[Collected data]
▬▬▬▬▬▬

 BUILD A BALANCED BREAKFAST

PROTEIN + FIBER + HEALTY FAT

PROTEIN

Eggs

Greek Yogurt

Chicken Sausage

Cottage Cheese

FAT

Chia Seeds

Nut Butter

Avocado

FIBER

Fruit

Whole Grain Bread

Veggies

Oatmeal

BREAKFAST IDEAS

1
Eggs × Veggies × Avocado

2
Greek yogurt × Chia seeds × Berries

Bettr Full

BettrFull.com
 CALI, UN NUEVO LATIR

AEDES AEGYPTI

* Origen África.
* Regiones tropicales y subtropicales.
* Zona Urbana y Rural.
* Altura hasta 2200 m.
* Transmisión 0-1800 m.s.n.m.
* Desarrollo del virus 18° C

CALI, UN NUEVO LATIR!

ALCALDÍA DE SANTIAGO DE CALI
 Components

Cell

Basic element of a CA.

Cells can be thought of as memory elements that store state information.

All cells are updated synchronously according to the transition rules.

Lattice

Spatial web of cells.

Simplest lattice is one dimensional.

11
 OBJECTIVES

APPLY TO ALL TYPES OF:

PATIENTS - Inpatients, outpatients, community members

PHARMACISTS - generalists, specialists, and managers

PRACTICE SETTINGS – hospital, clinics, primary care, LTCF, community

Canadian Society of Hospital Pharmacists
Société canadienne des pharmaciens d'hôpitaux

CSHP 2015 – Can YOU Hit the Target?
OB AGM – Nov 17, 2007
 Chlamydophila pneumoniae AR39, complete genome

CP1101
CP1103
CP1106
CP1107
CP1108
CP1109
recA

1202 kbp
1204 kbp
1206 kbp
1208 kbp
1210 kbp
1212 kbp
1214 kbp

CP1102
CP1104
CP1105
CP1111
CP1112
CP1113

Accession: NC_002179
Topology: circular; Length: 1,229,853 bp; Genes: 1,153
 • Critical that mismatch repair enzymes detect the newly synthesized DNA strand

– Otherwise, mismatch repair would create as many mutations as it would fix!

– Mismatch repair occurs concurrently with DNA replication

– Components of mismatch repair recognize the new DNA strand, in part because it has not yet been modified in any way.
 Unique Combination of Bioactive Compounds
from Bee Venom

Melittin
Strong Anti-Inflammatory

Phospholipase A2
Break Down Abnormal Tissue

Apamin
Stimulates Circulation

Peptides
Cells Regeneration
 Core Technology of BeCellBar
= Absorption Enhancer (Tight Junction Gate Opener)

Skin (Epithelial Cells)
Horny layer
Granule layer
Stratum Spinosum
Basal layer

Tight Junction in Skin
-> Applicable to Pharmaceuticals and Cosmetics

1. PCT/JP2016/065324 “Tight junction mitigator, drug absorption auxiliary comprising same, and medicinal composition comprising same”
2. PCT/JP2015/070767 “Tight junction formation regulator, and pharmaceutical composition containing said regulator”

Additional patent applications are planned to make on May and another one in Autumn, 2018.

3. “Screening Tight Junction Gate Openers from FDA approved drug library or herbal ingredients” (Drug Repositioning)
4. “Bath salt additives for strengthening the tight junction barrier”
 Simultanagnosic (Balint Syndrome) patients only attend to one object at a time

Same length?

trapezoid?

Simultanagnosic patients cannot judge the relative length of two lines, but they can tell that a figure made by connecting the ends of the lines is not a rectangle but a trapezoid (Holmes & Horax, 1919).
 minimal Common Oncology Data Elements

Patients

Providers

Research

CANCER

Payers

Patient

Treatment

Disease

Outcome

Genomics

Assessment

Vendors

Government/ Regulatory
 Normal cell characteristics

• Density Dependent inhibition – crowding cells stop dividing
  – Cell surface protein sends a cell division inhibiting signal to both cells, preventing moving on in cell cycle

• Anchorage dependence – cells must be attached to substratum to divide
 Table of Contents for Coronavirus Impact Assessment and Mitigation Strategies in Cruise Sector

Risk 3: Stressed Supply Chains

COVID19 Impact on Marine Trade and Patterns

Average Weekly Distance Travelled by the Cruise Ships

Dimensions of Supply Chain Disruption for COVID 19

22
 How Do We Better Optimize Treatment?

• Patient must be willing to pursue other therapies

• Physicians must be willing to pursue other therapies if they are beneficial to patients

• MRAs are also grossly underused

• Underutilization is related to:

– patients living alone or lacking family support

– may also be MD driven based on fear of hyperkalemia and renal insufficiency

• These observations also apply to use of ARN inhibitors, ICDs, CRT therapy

▬▬▬▬▬▬

- WORK TASK -
I'd like the records returned exactly as they were written, please.

- TASK RESULT -
 BUILD A BALANCED BREAKFAST

PROTEIN + FIBER + HEALTY FAT

PROTEIN

Eggs

Greek Yogurt

Chicken Sausage

Cottage Cheese

FAT

Chia Seeds

Nut Butter

Avocado

FIBER

Fruit

Whole Grain Bread

Veggies

Oatmeal

BREAKFAST IDEAS

1
Eggs × Veggies × Avocado

2
Greek yogurt × Chia seeds × Berries

Bettr Full

BettrFull.com
 CALI, UN NUEVO LATIR

AEDES AEGYPTI

* Origen África.
* Regiones tropicales y subtropicales.
* Zona Urbana y Rural.
* Altura hasta 2200 m.
* Transmisión 0-1800 m.s.n.m.
* Desarrollo del virus 18° C

CALI, UN NUEVO LATIR!

ALCALDÍA DE SANTIAGO DE CALI
 Components

Cell

Basic element of a CA.

Cells can be thought of as memory elements that store state information.

All cells are updated synchronously according to the transition rules.

Lattice

Spatial web of cells.

Simplest lattice is one dimensional.

11
 OBJECTIVES

APPLY TO ALL TYPES OF:

PATIENTS - Inpatients, outpatients, community members

PHARMACISTS - generalists, specialists, and managers

PRACTICE SETTINGS – hospital, clinics, primary care, LTCF, community

Canadian Society of Hospital Pharmacists
Société canadienne des pharmaciens d'hôpitaux

CSHP 2015 – Can YOU Hit the Target?
OB AGM – Nov 17, 2007
 Chlamydophila pneumoniae AR39, complete genome

CP1101
CP1103
CP1106
CP1107
CP1108
CP1109
recA

1202 kbp
1204 kbp
1206 kbp
1208 kbp
1210 kbp
1212 kbp
1214 kbp

CP1102
CP1104
CP1105
CP1111
CP1112
CP1113

Accession: NC_002179
Topology: circular; Length: 1,229,853 bp; Genes: 1,153
 • Critical that mismatch repair enzymes detect the newly synthesized DNA strand

– Otherwise, mismatch repair would create as many mutations as it would fix!

– Mismatch repair occurs concurrently with DNA replication

– Components of mismatch repair recognize the new DNA strand, in part because it has not yet been modified in any way.
 Unique Combination of Bioactive Compounds
from Bee Venom

Melittin
Strong Anti-Inflammatory

Phospholipase A2
Break Down Abnormal Tissue

Apamin
Stimulates Circulation

Peptides
Cells Regeneration
 Core Technology of BeCellBar
= Absorption Enhancer (Tight Junction Gate Opener)

Skin (Epithelial Cells)
Horny layer
Granule layer
Stratum Spinosum
Basal layer

Tight Junction in Skin
-> Applicable to Pharmaceuticals and Cosmetics

1. PCT/JP2016/065324 “Tight junction mitigator, drug absorption auxiliary comprising same, and medicinal composition comprising same”
2. PCT/JP2015/070767 “Tight junction formation regulator, and pharmaceutical composition containing said regulator”

Additional patent applications are planned to make on May and another one in Autumn, 2018.

3. “Screening Tight Junction Gate Openers from FDA approved drug library or herbal ingredients” (Drug Repositioning)
4. “Bath salt additives for strengthening the tight junction barrier”
 Simultanagnosic (Balint Syndrome) patients only attend to one object at a time

Same length?

trapezoid?

Simultanagnosic patients cannot judge the relative length of two lines, but they can tell that a figure made by connecting the ends of the lines is not a rectangle but a trapezoid (Holmes & Horax, 1919).
 minimal Common Oncology Data Elements

Patients

Providers

Research

CANCER

Payers

Patient

Treatment

Disease

Outcome

Genomics

Assessment

Vendors

Government/ Regulatory
 Normal cell characteristics

• Density Dependent inhibition – crowding cells stop dividing
  – Cell surface protein sends a cell division inhibiting signal to both cells, preventing moving on in cell cycle

• Anchorage dependence – cells must be attached to substratum to divide
 Table of Contents for Coronavirus Impact Assessment and Mitigation Strategies in Cruise Sector

Risk 3: Stressed Supply Chains

COVID19 Impact on Marine Trade and Patterns

Average Weekly Distance Travelled by the Cruise Ships

Dimensions of Supply Chain Disruption for COVID 19

22
 How Do We Better Optimize Treatment?

• Patient must be willing to pursue other therapies

• Physicians must be willing to pursue other therapies if they are beneficial to patients

• MRAs are also grossly underused

• Underutilization is related to:

– patients living alone or lacking family support

– may also be MD driven based on fear of hyperkalemia and renal insufficiency

• These observations also apply to use of ARN inhibitors, ICDs, CRT therapy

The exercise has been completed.